Governo do Peru cede a indígenas e revogará decretos
A gestão de Alan García finalmente cedeu ante as manifestações indígenas na Amazônia Peruana. Depois de mais de dois meses de protestos que culminaram com a morte de mais de 34 pessoas, além de greves e bloqueios em estradas e portos, o governo recuou,
Publicado 16/06/2009 11:34
Os textos regulam o uso e a exploração dos recursos hídricos e naturais da floresta, incluindo gás natural, petróleo e madeira. Os grupos indígenas pedem sua anulação por alegarem que as leis facilitam a entrega de suas terras a empresas transnacionais e porque os decretos não teriam respeitado os mecanismos legais de consulta às comunidades afetadas.
O anúncio de que o governo eviará, nesta terça-feira, a proposta de anulação das matérias foi feito no mesmo dia em que o Peru chamou para consultas seu embaixador em La Paz, num novo sinal da deterioração das relações diplomáticas com a vizinha Bolívia, acusada pelos peruanos mais reacionários de incitar os indígenas contra o governo do presidente Alan García.
Em reunião com líderes dos manifestantes, Yehude Simon, chefe do conselho de ministros do Peru, prometeu ainda suspender o estado de emergência e o toque de recolher que haviam sido decretados na cidade de Bagua, na Amazônia peruana, onde, no dia 5, pelo menos 34 indígenas e policiais morreram em confrontos. Outros 60 indígenas estariam desaparecidos.

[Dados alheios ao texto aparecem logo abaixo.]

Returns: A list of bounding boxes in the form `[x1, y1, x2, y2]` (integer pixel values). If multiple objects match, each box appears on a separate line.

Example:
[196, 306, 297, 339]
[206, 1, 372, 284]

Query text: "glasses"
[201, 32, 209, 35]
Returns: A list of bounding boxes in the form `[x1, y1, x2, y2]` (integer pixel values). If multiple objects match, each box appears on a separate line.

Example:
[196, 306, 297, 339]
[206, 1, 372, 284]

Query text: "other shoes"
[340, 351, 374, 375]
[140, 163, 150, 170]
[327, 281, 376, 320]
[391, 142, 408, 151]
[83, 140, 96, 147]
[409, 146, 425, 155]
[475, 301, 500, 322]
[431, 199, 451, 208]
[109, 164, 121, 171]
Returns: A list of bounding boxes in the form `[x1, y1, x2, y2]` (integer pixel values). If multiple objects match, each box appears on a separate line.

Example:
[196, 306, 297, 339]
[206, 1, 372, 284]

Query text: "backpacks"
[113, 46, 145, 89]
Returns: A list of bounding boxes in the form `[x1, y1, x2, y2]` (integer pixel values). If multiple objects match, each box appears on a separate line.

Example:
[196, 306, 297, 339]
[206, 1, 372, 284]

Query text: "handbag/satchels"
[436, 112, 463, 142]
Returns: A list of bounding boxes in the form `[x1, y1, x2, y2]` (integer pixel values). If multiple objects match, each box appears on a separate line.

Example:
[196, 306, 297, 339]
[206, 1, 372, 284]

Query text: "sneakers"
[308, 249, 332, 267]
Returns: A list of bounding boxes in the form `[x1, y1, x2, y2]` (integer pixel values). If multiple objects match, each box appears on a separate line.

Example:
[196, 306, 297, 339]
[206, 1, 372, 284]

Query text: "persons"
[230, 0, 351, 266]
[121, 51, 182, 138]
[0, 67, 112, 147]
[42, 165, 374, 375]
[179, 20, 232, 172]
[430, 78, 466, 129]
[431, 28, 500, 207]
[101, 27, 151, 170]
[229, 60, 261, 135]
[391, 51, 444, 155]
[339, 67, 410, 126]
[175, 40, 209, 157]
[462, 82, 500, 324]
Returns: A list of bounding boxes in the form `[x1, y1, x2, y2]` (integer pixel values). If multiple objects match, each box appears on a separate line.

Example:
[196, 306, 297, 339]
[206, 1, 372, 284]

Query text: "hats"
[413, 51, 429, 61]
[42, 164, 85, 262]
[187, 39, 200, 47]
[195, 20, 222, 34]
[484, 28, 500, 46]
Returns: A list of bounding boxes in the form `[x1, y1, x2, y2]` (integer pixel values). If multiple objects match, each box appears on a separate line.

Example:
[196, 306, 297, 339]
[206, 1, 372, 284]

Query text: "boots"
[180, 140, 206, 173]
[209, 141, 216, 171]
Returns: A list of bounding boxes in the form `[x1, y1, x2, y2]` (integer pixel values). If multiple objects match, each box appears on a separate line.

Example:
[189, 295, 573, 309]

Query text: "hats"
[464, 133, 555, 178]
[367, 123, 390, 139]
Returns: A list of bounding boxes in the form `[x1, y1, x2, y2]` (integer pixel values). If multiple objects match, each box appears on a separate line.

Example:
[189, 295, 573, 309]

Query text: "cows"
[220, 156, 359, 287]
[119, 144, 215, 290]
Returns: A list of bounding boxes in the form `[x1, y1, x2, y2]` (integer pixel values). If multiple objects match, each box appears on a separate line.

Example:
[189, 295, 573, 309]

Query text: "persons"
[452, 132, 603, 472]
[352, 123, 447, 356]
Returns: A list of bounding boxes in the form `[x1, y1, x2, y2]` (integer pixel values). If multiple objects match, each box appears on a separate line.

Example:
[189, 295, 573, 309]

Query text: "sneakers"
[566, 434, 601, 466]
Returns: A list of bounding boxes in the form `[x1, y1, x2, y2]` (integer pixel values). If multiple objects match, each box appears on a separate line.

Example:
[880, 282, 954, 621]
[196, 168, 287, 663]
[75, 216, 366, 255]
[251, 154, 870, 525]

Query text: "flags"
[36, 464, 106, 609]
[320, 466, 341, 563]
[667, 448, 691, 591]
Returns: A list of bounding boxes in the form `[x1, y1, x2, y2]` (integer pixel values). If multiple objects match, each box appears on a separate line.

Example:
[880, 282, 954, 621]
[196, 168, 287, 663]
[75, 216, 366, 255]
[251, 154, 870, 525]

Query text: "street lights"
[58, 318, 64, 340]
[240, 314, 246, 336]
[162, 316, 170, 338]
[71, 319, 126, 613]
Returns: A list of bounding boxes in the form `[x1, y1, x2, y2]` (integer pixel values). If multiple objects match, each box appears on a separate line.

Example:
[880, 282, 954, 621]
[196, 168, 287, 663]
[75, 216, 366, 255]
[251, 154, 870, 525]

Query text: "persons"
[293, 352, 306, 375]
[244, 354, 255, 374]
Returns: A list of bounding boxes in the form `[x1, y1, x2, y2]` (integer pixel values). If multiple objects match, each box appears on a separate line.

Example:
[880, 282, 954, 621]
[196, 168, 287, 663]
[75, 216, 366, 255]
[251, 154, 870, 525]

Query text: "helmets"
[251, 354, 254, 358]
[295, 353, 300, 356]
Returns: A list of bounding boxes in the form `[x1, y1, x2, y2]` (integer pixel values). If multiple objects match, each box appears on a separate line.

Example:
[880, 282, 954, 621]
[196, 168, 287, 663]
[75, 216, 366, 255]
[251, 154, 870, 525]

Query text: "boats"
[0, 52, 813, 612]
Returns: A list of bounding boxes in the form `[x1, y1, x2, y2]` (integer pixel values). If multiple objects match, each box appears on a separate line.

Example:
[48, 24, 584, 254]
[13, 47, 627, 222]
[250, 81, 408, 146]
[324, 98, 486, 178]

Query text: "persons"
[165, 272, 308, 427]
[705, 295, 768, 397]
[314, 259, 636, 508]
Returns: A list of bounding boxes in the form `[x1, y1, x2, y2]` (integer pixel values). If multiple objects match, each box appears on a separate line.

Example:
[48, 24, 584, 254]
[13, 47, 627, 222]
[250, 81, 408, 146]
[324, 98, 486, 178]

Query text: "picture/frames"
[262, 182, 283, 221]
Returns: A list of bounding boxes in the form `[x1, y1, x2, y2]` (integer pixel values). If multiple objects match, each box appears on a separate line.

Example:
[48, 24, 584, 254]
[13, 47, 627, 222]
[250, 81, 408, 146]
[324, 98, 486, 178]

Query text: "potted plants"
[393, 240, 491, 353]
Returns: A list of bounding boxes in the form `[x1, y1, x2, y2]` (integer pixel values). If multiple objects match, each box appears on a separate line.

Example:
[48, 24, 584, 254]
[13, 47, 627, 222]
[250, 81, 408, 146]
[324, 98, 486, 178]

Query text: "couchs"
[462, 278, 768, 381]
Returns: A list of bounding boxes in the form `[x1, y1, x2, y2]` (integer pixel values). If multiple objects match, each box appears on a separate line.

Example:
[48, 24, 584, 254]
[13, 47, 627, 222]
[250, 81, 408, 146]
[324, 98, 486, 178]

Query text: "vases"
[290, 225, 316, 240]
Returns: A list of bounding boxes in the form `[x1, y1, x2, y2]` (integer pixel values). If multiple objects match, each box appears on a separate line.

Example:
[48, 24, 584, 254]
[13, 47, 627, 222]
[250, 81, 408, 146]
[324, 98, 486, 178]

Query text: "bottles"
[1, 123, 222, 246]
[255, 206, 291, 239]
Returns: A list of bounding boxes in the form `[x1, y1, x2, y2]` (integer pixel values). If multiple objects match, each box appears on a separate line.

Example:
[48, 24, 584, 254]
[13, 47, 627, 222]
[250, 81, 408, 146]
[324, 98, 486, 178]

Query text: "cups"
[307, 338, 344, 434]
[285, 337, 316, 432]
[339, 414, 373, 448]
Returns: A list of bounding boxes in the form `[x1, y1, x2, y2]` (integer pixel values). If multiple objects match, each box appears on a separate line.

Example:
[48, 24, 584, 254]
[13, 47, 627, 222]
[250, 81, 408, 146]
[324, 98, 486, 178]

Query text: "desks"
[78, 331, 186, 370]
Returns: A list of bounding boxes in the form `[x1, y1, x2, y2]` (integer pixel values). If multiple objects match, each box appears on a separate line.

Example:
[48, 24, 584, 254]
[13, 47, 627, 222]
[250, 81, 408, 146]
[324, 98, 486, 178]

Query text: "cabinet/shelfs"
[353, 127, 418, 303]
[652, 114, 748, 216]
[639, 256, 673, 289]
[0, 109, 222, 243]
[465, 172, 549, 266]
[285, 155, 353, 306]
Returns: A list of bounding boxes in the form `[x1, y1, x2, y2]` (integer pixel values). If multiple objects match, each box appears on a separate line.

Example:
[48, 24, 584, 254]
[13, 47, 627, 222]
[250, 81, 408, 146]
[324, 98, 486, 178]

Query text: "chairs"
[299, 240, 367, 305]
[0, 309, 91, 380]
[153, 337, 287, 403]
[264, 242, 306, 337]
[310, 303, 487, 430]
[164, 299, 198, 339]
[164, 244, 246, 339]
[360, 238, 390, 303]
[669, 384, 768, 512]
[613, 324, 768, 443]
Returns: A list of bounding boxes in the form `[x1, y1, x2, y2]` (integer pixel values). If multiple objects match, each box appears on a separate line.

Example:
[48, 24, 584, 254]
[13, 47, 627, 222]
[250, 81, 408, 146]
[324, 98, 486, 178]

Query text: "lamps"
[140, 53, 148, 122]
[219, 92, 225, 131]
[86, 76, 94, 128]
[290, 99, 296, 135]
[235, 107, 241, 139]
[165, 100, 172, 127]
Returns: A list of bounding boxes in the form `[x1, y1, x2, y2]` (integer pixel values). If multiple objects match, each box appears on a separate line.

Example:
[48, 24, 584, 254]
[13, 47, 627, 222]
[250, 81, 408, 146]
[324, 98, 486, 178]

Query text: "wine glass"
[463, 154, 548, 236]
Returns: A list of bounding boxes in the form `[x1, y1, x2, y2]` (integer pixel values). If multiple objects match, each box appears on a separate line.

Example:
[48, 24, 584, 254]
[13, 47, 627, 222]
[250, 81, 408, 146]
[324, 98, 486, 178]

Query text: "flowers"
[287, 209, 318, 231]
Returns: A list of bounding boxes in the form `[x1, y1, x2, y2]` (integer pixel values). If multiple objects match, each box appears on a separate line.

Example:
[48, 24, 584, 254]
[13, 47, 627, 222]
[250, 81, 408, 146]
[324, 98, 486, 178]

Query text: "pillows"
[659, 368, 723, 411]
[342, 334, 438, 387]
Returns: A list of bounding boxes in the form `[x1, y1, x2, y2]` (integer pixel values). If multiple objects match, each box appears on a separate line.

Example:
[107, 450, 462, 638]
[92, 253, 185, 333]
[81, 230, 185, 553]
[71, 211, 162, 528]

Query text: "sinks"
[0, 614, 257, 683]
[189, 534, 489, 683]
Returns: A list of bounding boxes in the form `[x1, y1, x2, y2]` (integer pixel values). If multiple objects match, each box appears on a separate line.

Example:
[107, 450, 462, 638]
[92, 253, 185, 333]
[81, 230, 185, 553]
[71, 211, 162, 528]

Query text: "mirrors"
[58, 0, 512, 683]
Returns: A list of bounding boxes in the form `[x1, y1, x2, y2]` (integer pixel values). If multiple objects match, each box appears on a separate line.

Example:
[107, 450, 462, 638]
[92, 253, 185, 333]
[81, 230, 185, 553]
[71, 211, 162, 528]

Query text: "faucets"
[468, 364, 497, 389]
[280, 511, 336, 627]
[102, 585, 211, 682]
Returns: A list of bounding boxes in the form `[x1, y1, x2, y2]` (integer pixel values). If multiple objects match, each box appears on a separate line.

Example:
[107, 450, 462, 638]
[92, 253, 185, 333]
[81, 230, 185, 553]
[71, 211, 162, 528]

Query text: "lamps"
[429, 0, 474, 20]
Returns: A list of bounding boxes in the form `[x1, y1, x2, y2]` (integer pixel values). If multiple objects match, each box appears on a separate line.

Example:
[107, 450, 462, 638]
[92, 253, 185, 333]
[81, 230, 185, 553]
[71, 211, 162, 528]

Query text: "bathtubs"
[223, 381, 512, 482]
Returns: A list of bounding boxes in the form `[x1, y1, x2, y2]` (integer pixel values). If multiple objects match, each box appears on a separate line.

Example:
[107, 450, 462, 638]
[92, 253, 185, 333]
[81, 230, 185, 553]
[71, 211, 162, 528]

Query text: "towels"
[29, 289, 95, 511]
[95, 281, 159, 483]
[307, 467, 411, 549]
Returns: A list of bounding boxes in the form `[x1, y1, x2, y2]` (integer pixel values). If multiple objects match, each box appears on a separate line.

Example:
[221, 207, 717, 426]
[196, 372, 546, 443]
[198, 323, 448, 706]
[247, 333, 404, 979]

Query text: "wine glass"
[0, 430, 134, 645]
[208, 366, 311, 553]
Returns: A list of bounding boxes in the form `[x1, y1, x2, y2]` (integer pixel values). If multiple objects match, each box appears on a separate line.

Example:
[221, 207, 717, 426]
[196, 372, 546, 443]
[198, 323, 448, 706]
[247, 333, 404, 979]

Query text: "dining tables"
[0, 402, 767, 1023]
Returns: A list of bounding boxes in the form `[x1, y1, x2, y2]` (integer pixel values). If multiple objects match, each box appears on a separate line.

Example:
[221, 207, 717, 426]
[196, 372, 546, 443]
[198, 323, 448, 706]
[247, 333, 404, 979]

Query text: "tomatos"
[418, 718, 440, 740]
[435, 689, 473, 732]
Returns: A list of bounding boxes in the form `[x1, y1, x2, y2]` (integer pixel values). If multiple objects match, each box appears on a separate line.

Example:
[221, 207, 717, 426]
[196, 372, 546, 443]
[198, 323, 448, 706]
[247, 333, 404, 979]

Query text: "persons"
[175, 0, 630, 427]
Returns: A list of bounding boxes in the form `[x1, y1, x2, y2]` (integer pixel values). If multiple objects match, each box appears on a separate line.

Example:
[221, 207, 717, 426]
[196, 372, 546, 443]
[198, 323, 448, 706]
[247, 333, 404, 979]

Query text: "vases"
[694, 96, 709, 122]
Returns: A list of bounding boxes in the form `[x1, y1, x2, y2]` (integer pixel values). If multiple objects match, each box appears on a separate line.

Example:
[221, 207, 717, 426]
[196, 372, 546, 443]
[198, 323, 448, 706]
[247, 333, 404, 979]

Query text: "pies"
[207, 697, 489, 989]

“Amanhã mesmo (hoje), apresentaremos o projeto de lei pedindo ao Congresso que revogue os decretos”, disse Simon. No maior sinal de recuo do governo desde o início da polêmica, ele pediu “desculpas aos nativos que se sentiram agredidos por alguma ação do governo”.
Diante da pressão dos nativos e da repercussão internacional do caso, a saída política para os confrontos só foi possível depois que o governo aceitou se sentar à mesa com líderes de 390 comunidades indígenas, entre elas a Associação Interétnica para o Desenvolvimento da Selva Peruana (Aidesep), cujo líder, Alberto Pizango, encontra-se asilado na Nicarágua desde que foi acusado pelo governo de promover a rebelião de Bagua.
A presidente da associação, Daysi Zapata, manifestou desconfiança sobre a negociação iniciada com o governo peruano, mas não deixou de saudar “o recuo do governo e, obviamente, a suspensão do estado de emergência”. “Esperamos que isso realmente nos traga paz”, disse Daysi, para quem a decisão do governo foi “tardia”.
Depois do longo período de conflitos, tentativas infrutíferas de diálogo e um final de repressão policial, com a satanização dos movimentos e perseguição contra seus principais dirigentes, a credibilidade do governo entre os indígenas foi perdida. “Tantas pessoas precisavam morrer para que o governo se desse conta de as leis eram negativas?”, questionou Daysi.
O conflito indígena foi evoluindo até transformar-se em um amplo movimento de protesto nacional. Nos últimos dias, aconteceram novos bloqueios em estradas, tomada de uma aeroposto na cidade andina de Andahuaylas, greves em povoados amazônicos e a convocação de uma paralização nacional para os dias 7, 8 e 9 de julho, além de reivindicações pela renúncia do gabinete e, até mesmo, pela vacância presidencial.
O governo falhou na sua tentativa de isolar o movimento em uma agressiva campanha de desprestígio, qualificando as comunidades de “selvagnes e terroristas” e até de instrumentos de um “complô do comunismo internacional”. Debilitado e ilhado, o presidente Alan García terminou cedendo ante a magnitude do protesto social.
“Com a anulação destas leis, a tensão social seguramente diminuirá, porém, o conflito não estará solucionado. A derrubada é um ponto d epartida para o inpicio do diálogo. Essa crise revelou os limites do modelo econômico neoliberal e do sistema político e é sobre isso que deve tratar o diálogo nacional”, defendeu o sociólogo Eduardo Toche.
Atrito diplomático
A declaração do presidente boliviano, Evo Morales – de que os protestos de indígenas na região da Amazônia peruana eram uma “grande lição” para entender as demandas ambientais dos povos originários – foi mal recebida pelo governo Alan García, que chamou seu embaixador em La Paz para consultas. O presidente peruano disse em diversas ocasiões que Evo está por trás das manifestações indígenas.
O chanceler boliviano, David Choquehuanca, reconheceu que a relação entre os dois países passa por um “mal momento”, mas minimizou o significado da medida peruana: “É normal que um governo convoque para consulta seus embaixadores. Nós mesmos fazemos isso sempre.”